Streamlining incident management
Picnic’s tech team of 350 people, all based in the Netherlands, support the entire operation within three countries, which can be challenging when incidents happen. But whether it’s a simple delay, like a supplier missing a deadline, or a system malfunction, it’s all addressed the same way.
“All incident management, regardless of root cause or which teams are needed to solve it, is done via Slack,” says Oei. “Other companies would have a first-line help desk where this process gets started, but we don’t have that. We have Slack.”
Anyone at Picnic can raise an incident with a simple slash command in Slack. They simply answer four questions that work as a decision tree. This includes estimates of how many people are affected and what the problem is. It takes just seconds to do.
The selections and a short description trigger notifications for the right team, whose members can adjust the incident severity, assign an owner and spin up a dedicated incident channel that includes an automatically created Google Meet link. All of this can be achieved with a click of a button on the initial message, allowing the team to begin working on a resolution right away.
What’s more, to streamline its processes, Picnic recently began employing ChatGPT to create a summary of the incident channel conversation and using it as the starting point of an incident report. This huge, but simplified, operation is a long way from the original fledgling incident management solution that started as standardized communication on one Slack channel. Just like the other custom apps, it shows what’s possible with scaling and growth.
Simplified growth through scalability
What made Slack the right choice for Picnic when it was just a one-city operation, remains true for a three-country business that keeps expanding. Slack supports growth, creativity and inventive solutions to specific problems while also keeping communication going.

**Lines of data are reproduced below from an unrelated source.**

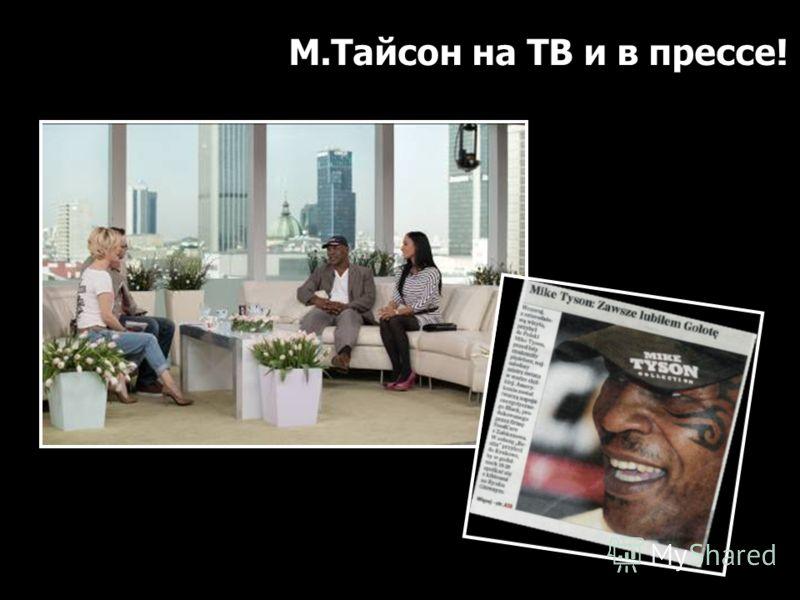 М.Тайсон на ТВ и в прессе!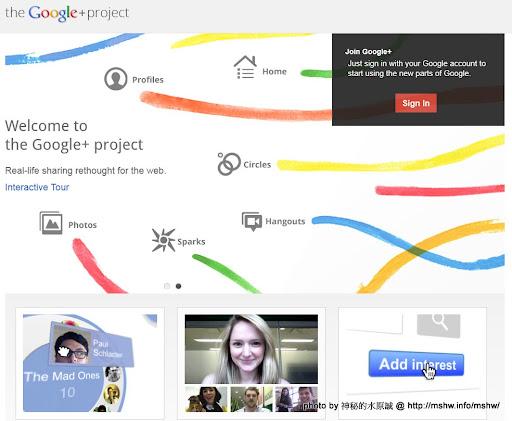 跟wave說掰掰! 來勢洶洶的社群挑戰者 ~ Google+ Project 3C/資訊/通訊/網路 社群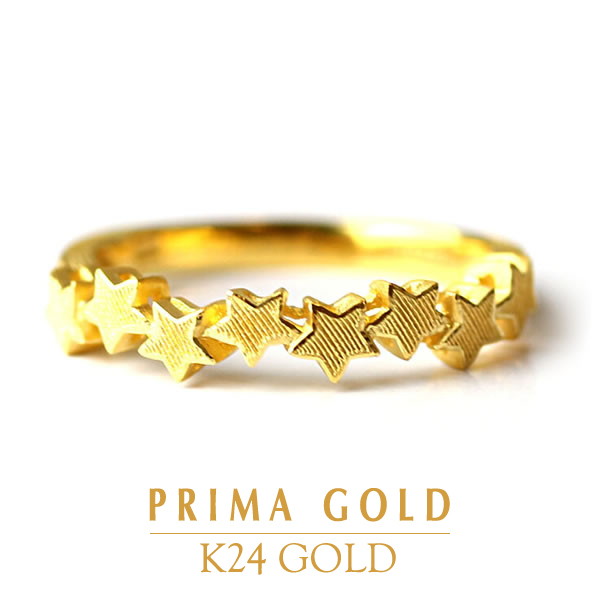 1a92345f0aa46 Pure gold ring star star ring Lady's woman yellow gold gift present  birthday present 24-karat gold jewelry accessories brand metal guarantee of  ...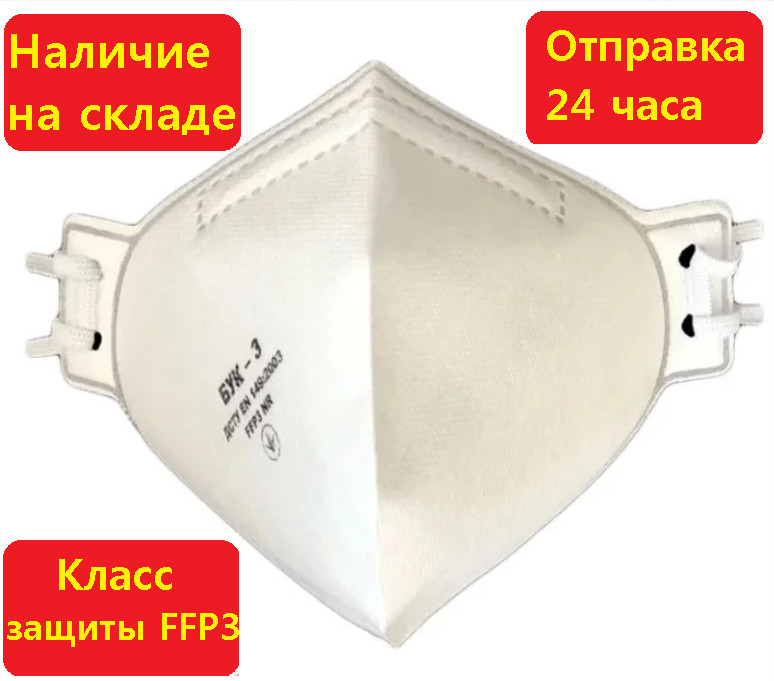 Маска, противовирусный респиратор бук- 3 ffp3 (50 пдк 99%) наивысшая степень защиты фото №1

“Slack scales really well," states Oei. “Not just in maturity, but also in remaining transparent. It allows everyone to remain in one workspace and collaborate, even though there are 15,000 of us now. The fact that this is possible with the same solution speaks to its versatility.”
As the company continues to grow, there are always plans for new Slack automations to decrease manual labor. There is also potential to use the AI currently applied for summarizing incidents to also scan other channels and provide updates to keep people well-informed. In the meantime, maximizing Slack’s potential is giving Picnic the edge it needs to keep growing.